Increasing the matter’s cognitive fluency is really the strongest reason for good comma usage. Oxford Comma argues cogently that the importance of punctuation for fluency can be seen from punctuation other than the comma—in particular, spaces between words—because all punctuation functions for fluency. If you delete the spaces between words, it’s still quite possible, with more effort, to read it correctly. But cognitive fluency suffers greatly. The same is true, if less obviously, if you delete all commas in long sentences. Overlooking the effect of comma usage on fluency probably explains the over-statements on the comma’s disambiguation function. The comma's effect on fluency is underestimated because the comma’s effects are complex. In fact, the most salient effect of commas is that they slow readers down, a sacrifice of fluency. Too many commas as well as too few make writing unnecessarily disfluent.

Comma use to induce abstract construal

In addition to these usual functions of the comma, another is unrecognized: activating an abstract construal level (or far mode). (Construal-level theory is treated in Construal-level theory: Matching linguistic register to the case's granularity and in its series.) In legal writing and other writing intended to influence opinion about serious matters, it’s desirable to induce the reader to think more deeply rather than focus on the superficial. Since writing is largely a near-mode activity, skill in writing requires overcoming the tendency to induce the same mental set in the reader. Consider again the omission of spaces between words, as in this example (used for other purposes in Oxford Comma):

ofcourseitispossibletounderstandwhatismeantwithoutpunctuationitisntobligatoryinthatsensehoweveritisclearlyhelpfultoreaderstopunctuate

In decoding this string, you’re forced to read in near-mode, one word at a time. Spaces group letters into words; commas group words into meaningful segments based on principles of grammar, which describe how we aggregate words in comprehending sentences. Commas, like spaces, help the reader parse the sentence into comprehensible chunks, contributing not only to fluency but also to an abstract view of the subject matter. Reading in a more molar way by focusing on groups of words activates far-mode.

The prediction, based on construal-level theory, that good comma usage not only improves cognitive fluency but also induces far-mode can be tested against writers’ intuitions about comma usage. Test cases occur where comma usage disregards grammatical structure yet is more fluent. The philosopher Tyler Burge (Origins of Objectivity) is an exceptionally lucid writer, but an over-punctuation quirk in his comma usage breaks syntactic structure, although it increases fluency:

An example of empirical representation that is itself perception is a perception of, and as of, a moving silver sphere.

Burge commits the false-interjection error, but some excellent writers will agree with Burge’s version: it is more cognitively fluent than without the commas. This school of thought, ably defended in Oxford Comma, argues for a greater role for intuition in comma usage than my prescription affords.

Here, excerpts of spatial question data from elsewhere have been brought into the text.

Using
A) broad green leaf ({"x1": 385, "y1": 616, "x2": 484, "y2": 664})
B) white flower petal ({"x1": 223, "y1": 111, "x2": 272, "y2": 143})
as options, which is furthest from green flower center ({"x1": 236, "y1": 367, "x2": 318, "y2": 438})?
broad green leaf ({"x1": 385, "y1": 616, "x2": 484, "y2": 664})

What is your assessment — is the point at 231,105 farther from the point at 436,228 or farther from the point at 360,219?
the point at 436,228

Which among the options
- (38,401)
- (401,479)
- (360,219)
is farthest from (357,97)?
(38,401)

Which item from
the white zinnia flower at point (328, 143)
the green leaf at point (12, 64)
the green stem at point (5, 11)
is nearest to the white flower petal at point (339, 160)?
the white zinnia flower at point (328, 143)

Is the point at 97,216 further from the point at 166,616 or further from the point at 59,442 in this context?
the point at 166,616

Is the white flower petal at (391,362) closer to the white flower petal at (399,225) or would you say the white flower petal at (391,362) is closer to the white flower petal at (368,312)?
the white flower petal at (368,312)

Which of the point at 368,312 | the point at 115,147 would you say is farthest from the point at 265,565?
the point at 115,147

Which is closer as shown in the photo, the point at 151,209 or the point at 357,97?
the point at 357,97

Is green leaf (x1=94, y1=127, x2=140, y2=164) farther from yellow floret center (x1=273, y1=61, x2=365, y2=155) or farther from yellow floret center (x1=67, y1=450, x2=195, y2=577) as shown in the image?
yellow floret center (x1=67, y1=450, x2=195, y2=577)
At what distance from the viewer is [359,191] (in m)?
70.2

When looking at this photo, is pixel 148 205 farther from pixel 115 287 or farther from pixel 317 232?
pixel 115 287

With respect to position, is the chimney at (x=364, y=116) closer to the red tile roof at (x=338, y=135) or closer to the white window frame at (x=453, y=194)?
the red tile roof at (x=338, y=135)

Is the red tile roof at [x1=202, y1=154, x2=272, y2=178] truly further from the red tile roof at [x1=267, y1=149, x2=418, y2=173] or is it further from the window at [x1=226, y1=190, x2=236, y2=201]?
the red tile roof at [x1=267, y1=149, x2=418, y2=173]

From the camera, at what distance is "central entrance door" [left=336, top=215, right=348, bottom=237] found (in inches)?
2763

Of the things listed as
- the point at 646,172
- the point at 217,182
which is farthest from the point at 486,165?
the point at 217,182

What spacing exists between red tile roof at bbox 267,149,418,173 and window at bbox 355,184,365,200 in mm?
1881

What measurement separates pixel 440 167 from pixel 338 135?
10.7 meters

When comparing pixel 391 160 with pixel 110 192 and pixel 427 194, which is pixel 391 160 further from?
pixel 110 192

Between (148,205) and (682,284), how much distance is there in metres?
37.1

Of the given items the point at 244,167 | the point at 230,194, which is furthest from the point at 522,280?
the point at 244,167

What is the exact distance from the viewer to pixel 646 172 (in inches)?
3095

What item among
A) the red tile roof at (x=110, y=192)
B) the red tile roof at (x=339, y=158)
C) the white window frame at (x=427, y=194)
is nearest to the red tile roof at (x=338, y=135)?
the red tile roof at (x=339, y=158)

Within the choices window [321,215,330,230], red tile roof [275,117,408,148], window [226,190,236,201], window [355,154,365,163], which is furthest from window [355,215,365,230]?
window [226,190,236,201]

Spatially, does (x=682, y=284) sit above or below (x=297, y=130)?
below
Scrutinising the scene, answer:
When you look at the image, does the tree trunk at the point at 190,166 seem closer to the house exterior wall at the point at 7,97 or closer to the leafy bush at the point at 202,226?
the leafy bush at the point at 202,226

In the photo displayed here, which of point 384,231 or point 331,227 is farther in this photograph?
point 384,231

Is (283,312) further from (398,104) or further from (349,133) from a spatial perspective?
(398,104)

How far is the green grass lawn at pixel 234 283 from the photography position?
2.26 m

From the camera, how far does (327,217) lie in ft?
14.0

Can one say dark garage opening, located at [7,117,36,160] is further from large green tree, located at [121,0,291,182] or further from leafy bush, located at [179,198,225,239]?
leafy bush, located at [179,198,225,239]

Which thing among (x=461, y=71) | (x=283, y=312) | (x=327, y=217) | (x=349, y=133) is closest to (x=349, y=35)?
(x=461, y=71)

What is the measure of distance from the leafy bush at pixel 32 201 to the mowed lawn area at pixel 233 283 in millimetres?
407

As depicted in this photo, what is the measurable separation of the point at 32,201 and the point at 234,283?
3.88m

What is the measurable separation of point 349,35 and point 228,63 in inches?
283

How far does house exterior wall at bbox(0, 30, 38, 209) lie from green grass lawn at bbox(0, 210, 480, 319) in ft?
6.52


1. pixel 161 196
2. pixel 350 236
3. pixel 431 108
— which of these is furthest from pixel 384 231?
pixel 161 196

The intuition is based on cognitive fluency. Although the expression set off by commas isn’t an interjection, the sentence is easier to understand if the reader treats it as an interjection. The meaning is distorted because the punctuation treats “perception as of” as incidental compared to “perception of,” impeding a correct understanding of “perception as of,” which is grammatically and semantically coordinate to “perception of.” (If it's not semantically coordinate, the writer should use a noncoordinate grammatical form.)  

Conclusion

Intuitive punctuation has its distinguished advocates, such as Richard A. Posner, who advises legal writers to punctuate pragmatically. Construal-level theory supports the counter-argument for syntactic punctuation.